Puka
In the middle of writing papers and getting some programming completed for work, but I couldn't resist taking the time out to tell all of you about my new Doctor from New York.
I have to explain a Hawaiian word first. The word "puka" is used to mean a hole, a little mistake, or maybe a defect. We've got huge pukas (potholes) in our roads, pukas on our car from the salt water, and or local government daily commits pukas just in the normal course of business (this is Hawaii folks, not Washington D.C.).

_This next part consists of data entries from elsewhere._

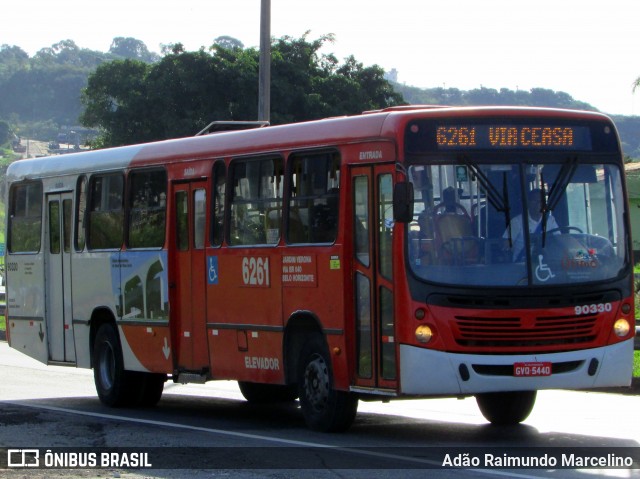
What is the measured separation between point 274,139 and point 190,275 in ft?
7.36

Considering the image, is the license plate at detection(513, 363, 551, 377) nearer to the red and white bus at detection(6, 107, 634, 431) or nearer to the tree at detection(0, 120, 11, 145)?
the red and white bus at detection(6, 107, 634, 431)

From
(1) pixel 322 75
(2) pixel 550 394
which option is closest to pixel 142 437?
(2) pixel 550 394

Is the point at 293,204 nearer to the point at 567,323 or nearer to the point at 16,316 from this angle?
the point at 567,323

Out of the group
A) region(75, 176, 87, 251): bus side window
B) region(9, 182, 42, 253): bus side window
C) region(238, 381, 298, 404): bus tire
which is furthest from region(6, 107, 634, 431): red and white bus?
region(9, 182, 42, 253): bus side window

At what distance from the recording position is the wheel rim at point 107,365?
1662 cm

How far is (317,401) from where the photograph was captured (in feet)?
42.2

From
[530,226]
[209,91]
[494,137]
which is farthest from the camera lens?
[209,91]


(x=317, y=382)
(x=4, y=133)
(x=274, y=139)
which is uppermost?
(x=4, y=133)

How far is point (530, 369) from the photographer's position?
37.8 ft

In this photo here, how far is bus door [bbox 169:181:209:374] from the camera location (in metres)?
14.9

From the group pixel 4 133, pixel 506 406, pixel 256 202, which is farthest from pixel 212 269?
pixel 4 133

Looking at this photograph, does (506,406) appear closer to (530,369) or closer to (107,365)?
(530,369)

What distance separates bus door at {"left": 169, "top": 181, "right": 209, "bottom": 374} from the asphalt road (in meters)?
0.73

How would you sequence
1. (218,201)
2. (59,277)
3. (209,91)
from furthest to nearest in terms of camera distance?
1. (209,91)
2. (59,277)
3. (218,201)
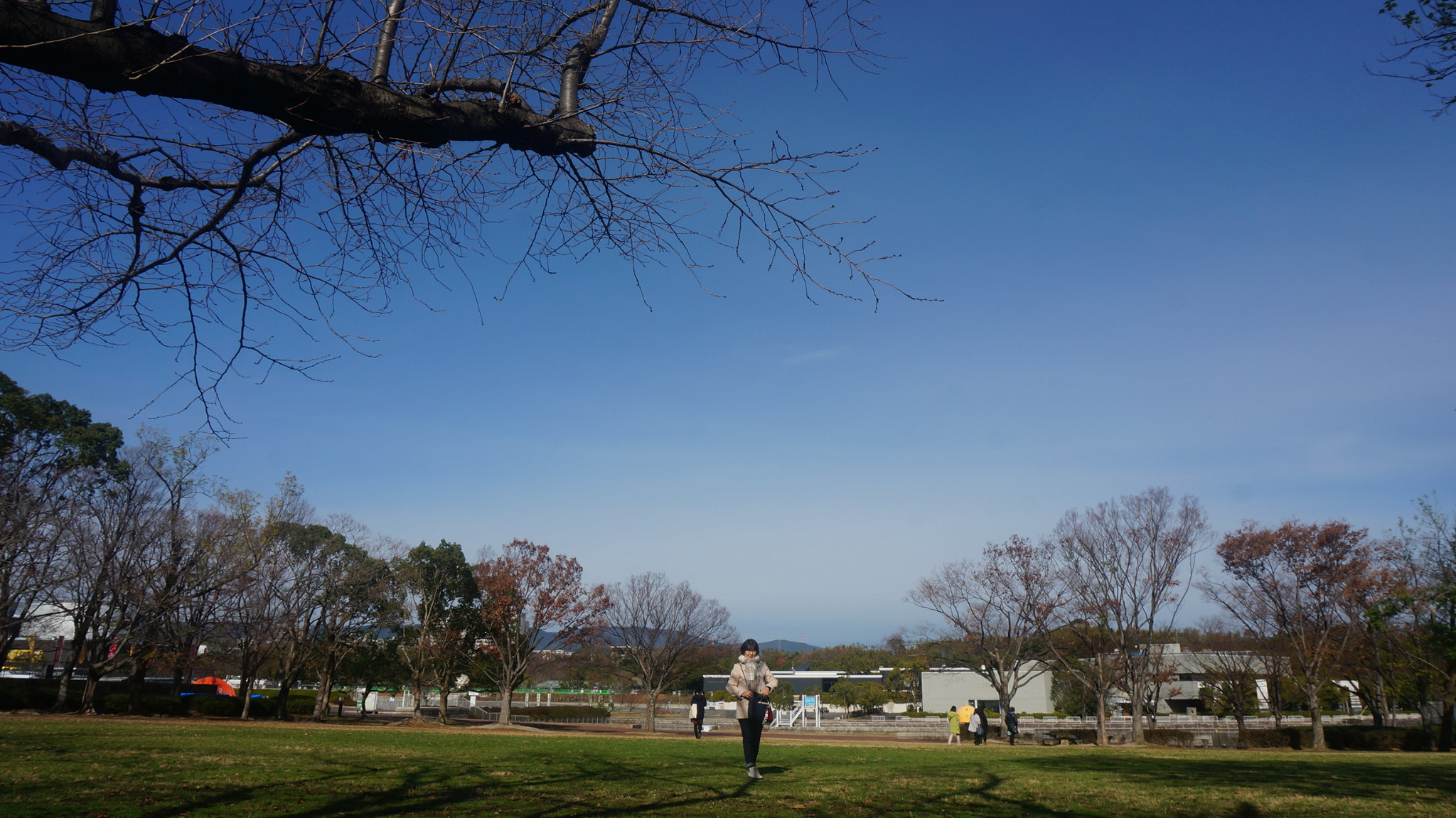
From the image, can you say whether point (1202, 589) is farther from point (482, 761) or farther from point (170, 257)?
point (170, 257)

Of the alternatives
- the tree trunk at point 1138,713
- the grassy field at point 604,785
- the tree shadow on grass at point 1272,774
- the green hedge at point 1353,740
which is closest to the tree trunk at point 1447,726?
the green hedge at point 1353,740

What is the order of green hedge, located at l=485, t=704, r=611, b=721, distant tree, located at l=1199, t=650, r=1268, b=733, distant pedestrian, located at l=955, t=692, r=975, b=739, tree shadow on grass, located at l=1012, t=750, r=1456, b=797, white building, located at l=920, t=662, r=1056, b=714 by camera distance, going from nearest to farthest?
tree shadow on grass, located at l=1012, t=750, r=1456, b=797 < distant pedestrian, located at l=955, t=692, r=975, b=739 < distant tree, located at l=1199, t=650, r=1268, b=733 < green hedge, located at l=485, t=704, r=611, b=721 < white building, located at l=920, t=662, r=1056, b=714

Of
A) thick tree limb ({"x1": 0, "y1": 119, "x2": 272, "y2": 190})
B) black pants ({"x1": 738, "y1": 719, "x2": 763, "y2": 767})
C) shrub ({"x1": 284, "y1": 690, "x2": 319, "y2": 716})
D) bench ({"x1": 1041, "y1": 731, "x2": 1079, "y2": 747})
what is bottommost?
shrub ({"x1": 284, "y1": 690, "x2": 319, "y2": 716})

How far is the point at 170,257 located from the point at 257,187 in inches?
23.6

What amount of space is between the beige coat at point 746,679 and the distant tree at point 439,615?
30.2m

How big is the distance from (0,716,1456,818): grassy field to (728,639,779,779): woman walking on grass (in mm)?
414

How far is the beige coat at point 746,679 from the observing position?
866 centimetres

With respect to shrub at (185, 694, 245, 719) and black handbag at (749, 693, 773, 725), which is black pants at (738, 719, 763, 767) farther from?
shrub at (185, 694, 245, 719)

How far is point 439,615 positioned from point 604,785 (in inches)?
1293

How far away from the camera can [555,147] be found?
392cm

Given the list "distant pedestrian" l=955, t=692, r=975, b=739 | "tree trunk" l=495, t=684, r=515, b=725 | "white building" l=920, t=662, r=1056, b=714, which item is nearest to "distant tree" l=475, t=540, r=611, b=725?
"tree trunk" l=495, t=684, r=515, b=725

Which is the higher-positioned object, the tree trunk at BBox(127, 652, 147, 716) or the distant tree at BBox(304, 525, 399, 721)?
the distant tree at BBox(304, 525, 399, 721)

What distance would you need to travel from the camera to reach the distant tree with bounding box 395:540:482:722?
116 ft

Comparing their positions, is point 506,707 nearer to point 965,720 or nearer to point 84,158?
point 965,720
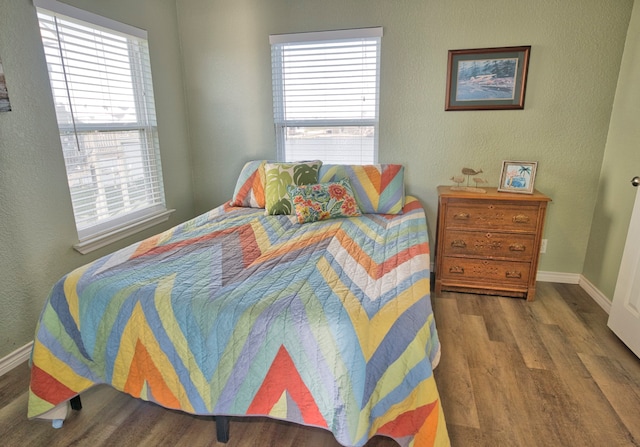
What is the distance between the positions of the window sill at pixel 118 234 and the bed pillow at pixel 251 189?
24.3 inches

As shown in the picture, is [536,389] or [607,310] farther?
[607,310]

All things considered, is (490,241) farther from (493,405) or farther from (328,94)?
(328,94)

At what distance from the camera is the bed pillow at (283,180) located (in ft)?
8.93

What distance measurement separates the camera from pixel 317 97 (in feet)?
10.4

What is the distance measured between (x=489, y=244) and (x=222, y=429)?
2.07 m

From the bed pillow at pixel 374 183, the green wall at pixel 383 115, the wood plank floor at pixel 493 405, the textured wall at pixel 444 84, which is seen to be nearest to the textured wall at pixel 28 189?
the green wall at pixel 383 115

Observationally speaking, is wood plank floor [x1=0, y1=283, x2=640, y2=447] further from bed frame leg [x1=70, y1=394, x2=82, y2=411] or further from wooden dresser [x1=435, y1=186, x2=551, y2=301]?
wooden dresser [x1=435, y1=186, x2=551, y2=301]

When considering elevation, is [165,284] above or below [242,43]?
below

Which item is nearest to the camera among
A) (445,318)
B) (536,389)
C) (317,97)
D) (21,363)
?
(536,389)

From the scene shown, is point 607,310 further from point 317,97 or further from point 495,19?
point 317,97

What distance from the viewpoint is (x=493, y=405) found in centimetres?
179

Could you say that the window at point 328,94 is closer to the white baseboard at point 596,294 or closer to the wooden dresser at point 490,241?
the wooden dresser at point 490,241

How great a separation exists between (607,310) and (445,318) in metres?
1.10

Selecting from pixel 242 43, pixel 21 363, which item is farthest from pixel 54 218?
pixel 242 43
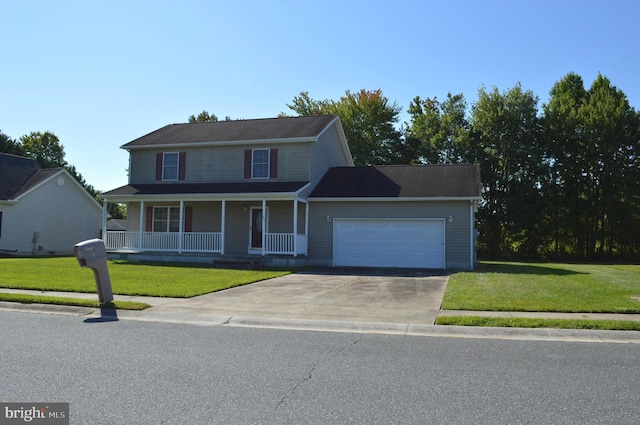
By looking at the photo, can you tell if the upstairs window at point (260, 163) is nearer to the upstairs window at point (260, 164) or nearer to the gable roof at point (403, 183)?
the upstairs window at point (260, 164)

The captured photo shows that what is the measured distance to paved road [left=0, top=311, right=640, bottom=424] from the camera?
14.0ft

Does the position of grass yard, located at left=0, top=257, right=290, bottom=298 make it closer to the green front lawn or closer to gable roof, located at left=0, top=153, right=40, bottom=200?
the green front lawn

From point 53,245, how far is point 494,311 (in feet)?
98.1

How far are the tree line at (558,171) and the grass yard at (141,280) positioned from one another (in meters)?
23.2

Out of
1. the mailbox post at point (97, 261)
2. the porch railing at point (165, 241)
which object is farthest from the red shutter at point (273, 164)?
the mailbox post at point (97, 261)

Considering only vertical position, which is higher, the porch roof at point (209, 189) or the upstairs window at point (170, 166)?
the upstairs window at point (170, 166)

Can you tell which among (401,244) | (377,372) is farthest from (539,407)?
(401,244)

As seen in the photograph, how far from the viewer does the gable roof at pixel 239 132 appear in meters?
23.6

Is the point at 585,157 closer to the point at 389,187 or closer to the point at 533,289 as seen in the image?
the point at 389,187

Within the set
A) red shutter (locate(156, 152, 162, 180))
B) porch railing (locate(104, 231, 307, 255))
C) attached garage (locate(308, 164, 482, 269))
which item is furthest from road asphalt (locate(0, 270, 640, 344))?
red shutter (locate(156, 152, 162, 180))

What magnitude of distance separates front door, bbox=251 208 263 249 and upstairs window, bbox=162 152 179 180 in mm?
4889

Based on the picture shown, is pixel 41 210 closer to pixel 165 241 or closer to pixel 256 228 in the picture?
pixel 165 241

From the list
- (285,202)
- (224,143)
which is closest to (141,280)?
(285,202)

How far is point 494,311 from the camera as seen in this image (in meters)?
9.33
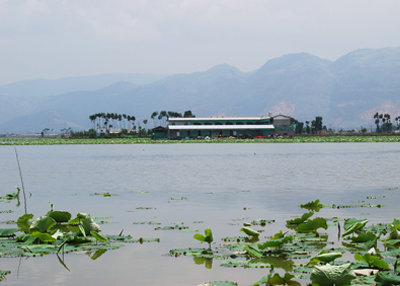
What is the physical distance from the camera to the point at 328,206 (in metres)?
15.9

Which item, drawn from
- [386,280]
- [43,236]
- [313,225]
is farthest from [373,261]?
[43,236]

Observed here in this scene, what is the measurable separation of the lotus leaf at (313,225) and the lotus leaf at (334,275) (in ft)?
12.3

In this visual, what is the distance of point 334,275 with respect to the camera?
7246mm

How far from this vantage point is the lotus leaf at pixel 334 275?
7.24 meters

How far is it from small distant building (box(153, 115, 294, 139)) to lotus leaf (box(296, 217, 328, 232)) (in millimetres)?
115747

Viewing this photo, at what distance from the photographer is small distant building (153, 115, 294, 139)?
128375 mm

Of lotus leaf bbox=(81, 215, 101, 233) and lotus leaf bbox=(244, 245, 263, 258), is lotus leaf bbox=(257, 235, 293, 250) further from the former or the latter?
lotus leaf bbox=(81, 215, 101, 233)

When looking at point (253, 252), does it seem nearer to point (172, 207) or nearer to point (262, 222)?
point (262, 222)

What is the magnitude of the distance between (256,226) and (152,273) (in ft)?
15.6

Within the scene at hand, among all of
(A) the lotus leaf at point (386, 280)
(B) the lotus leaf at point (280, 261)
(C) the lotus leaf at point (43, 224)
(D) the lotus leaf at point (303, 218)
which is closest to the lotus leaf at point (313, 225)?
(D) the lotus leaf at point (303, 218)

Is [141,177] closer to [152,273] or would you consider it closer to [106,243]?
[106,243]

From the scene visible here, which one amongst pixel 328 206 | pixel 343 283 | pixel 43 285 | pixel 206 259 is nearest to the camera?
pixel 343 283

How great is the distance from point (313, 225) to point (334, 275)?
3.94 m

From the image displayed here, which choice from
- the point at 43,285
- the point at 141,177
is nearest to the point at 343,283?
the point at 43,285
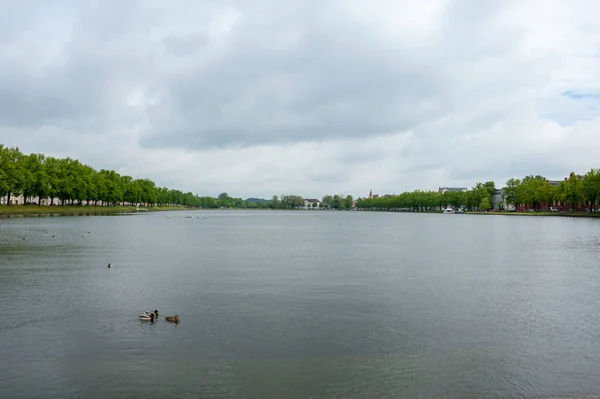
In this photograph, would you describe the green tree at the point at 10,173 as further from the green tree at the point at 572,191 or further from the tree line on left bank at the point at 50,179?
the green tree at the point at 572,191

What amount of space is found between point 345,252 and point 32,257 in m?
25.2

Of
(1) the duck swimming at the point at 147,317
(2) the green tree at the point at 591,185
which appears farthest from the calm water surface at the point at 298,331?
(2) the green tree at the point at 591,185

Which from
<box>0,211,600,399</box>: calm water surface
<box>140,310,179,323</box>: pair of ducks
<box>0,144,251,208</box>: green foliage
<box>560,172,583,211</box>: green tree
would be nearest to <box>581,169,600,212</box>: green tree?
<box>560,172,583,211</box>: green tree

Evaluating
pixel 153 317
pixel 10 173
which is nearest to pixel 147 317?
pixel 153 317

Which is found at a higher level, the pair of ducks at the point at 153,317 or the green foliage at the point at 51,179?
the green foliage at the point at 51,179

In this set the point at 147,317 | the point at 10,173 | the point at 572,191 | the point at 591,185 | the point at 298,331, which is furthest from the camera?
the point at 572,191

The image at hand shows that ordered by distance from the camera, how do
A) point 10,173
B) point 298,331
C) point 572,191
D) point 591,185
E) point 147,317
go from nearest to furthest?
point 298,331, point 147,317, point 10,173, point 591,185, point 572,191

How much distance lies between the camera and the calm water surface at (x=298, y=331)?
1255cm

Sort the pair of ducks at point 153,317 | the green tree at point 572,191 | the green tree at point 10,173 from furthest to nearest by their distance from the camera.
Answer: the green tree at point 572,191, the green tree at point 10,173, the pair of ducks at point 153,317

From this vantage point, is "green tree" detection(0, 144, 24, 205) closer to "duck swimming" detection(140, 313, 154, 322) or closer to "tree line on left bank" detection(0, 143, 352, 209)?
"tree line on left bank" detection(0, 143, 352, 209)

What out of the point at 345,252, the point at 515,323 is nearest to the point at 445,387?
the point at 515,323

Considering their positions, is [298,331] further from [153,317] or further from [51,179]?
[51,179]

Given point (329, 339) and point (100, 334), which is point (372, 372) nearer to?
point (329, 339)

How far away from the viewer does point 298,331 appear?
671 inches
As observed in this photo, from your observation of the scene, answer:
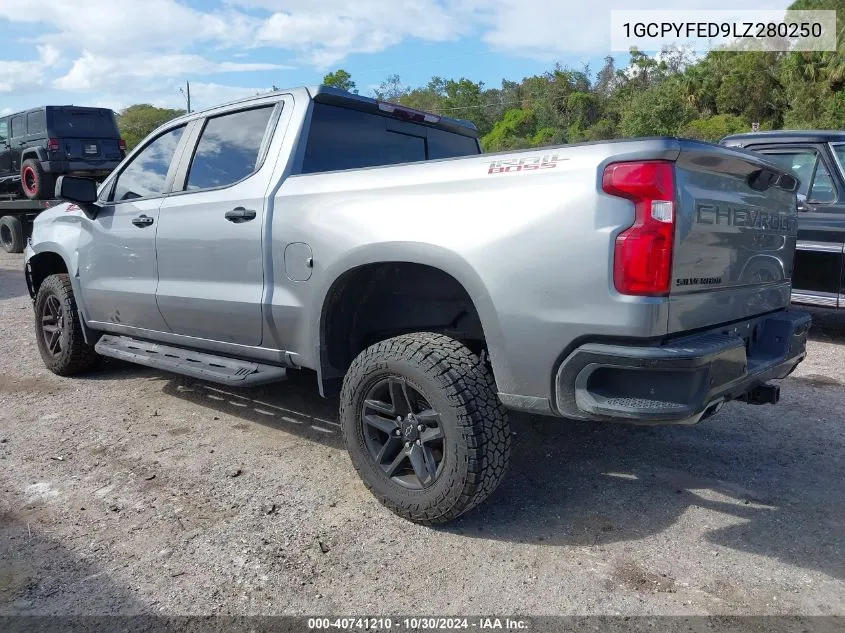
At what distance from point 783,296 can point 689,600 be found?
166 cm

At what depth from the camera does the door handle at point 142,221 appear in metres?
4.28

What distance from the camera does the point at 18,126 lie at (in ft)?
51.7

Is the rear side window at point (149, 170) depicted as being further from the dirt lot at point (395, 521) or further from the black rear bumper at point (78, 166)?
the black rear bumper at point (78, 166)

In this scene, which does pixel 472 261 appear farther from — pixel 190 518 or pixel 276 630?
pixel 190 518

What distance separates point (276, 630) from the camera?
7.73 feet

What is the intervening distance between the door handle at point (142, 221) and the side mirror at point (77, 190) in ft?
1.79

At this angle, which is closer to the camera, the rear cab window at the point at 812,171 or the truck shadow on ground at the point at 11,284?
the rear cab window at the point at 812,171

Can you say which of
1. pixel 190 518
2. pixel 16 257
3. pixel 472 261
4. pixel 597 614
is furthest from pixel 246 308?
pixel 16 257

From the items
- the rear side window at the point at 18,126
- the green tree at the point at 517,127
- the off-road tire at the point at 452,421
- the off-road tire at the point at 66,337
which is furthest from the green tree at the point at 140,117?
the off-road tire at the point at 452,421

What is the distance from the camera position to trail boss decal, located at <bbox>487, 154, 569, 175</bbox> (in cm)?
257

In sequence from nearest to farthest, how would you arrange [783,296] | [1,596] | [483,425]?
[1,596]
[483,425]
[783,296]

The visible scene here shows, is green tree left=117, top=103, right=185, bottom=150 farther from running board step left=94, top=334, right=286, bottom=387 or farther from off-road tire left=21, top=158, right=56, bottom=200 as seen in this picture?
running board step left=94, top=334, right=286, bottom=387

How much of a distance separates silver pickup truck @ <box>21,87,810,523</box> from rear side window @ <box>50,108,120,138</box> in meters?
12.2

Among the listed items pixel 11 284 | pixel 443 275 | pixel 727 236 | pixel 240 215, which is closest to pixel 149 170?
pixel 240 215
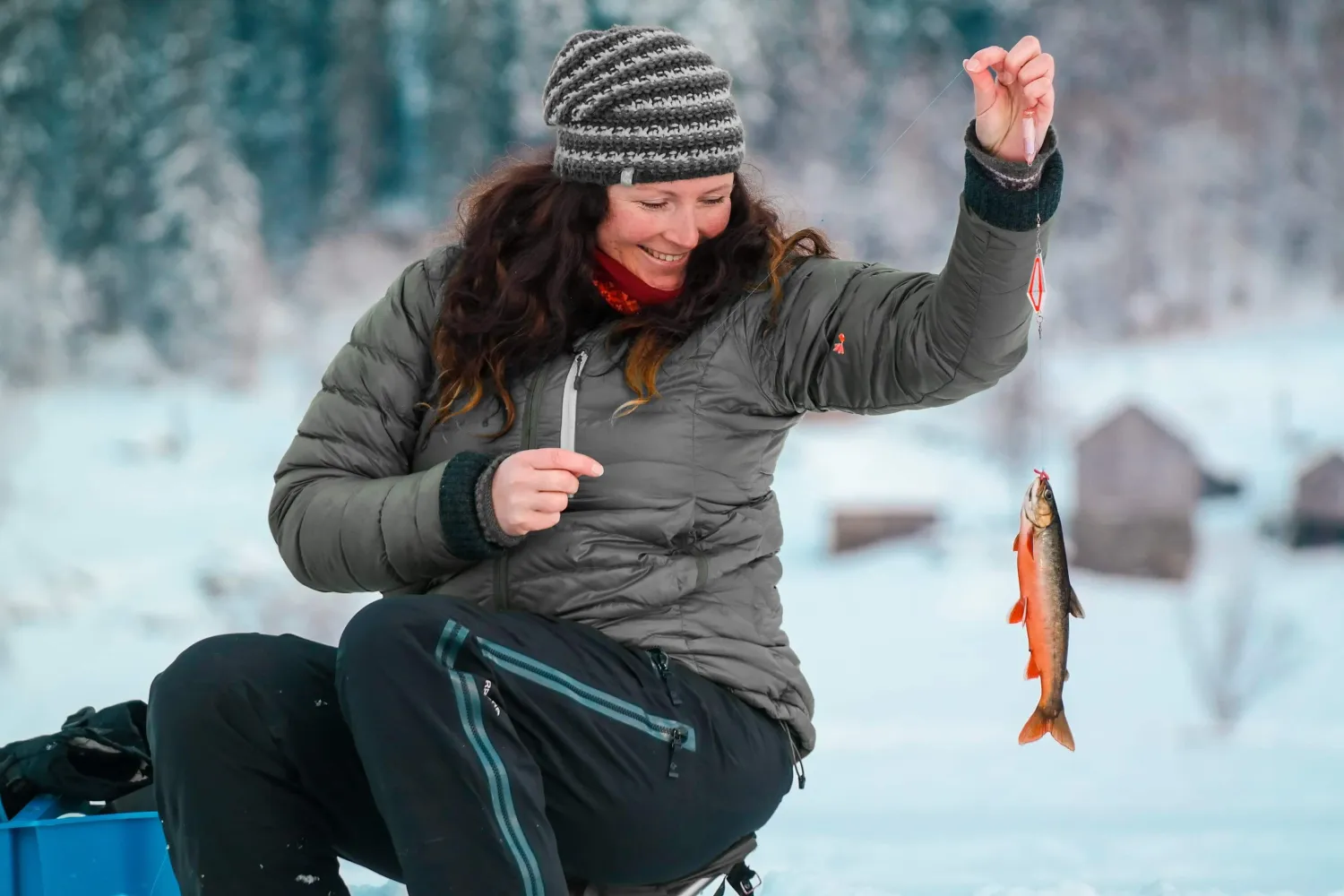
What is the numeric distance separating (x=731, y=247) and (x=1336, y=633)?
4.55 meters

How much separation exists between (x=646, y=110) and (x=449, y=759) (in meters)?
0.73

Having said that, it tickles us when people fresh off the jet get a taste of culture here. After much nagging by a woman who shall remain nameless but never silent, I went to visit the doctor the other day. Not having had a doctor's appoint for something like 10 years or so, of course the silent one chose a doctor for me very carefully. Since she couldn't find an appropriate Valkyrie of enormous proportions to manhandle me into submission, or a hot tempered redhead to slap me around, she had to make-do with a young New Yorker who had only been in Hawaii for about two months. This then, is my new doctor's story of her first day in Hawaii.
As she's explaining to me why I may have occassional numbness in my leg, because of a nerve bundle running through a small opening… a "puka" in the bone or backbone, she's really proud that she's learned the word "puka." It seems that on her first trip home in her rental car from the airport she was pulled over by the police. Nervous of course, and not knowing just what to expect by the police here in paradise, it got worse when the cop told her the reason he'd pulled her over.
"I wasn't speeding, was I officer? I'm new here and maybe I missed a sign, or maybe, or maybe…"
"No ma'am. The reason I pulled you over is that you have a puka in one of your taillights".
"Oh my God! A puka?" Of course, never having heard the word before, she's thinking it could be a huge rat, a cockroach-kind of huge bug, or maybe an exotic reptile or bird of some kind. Jumping out of her car, she races ahead of the policeman to the back of the car. Then, running back and forth between the two sides, she's trying like crazy to see if the puka is still alive in there.
Finally, with I'm sure the straightest face he could muster under the circumstances, the policeman points to a small piece broken out of the taillight, "easy ma'am, it's just a small hole, but you need to get it fixed because your light isn't working."
She didn't say if she got a ticket, but I would suspect the officer probably couldn't wait to get back to his car so he could laugh in peace. Damned if that story wasn't nearly as good as Kim and the Pineapple Tree.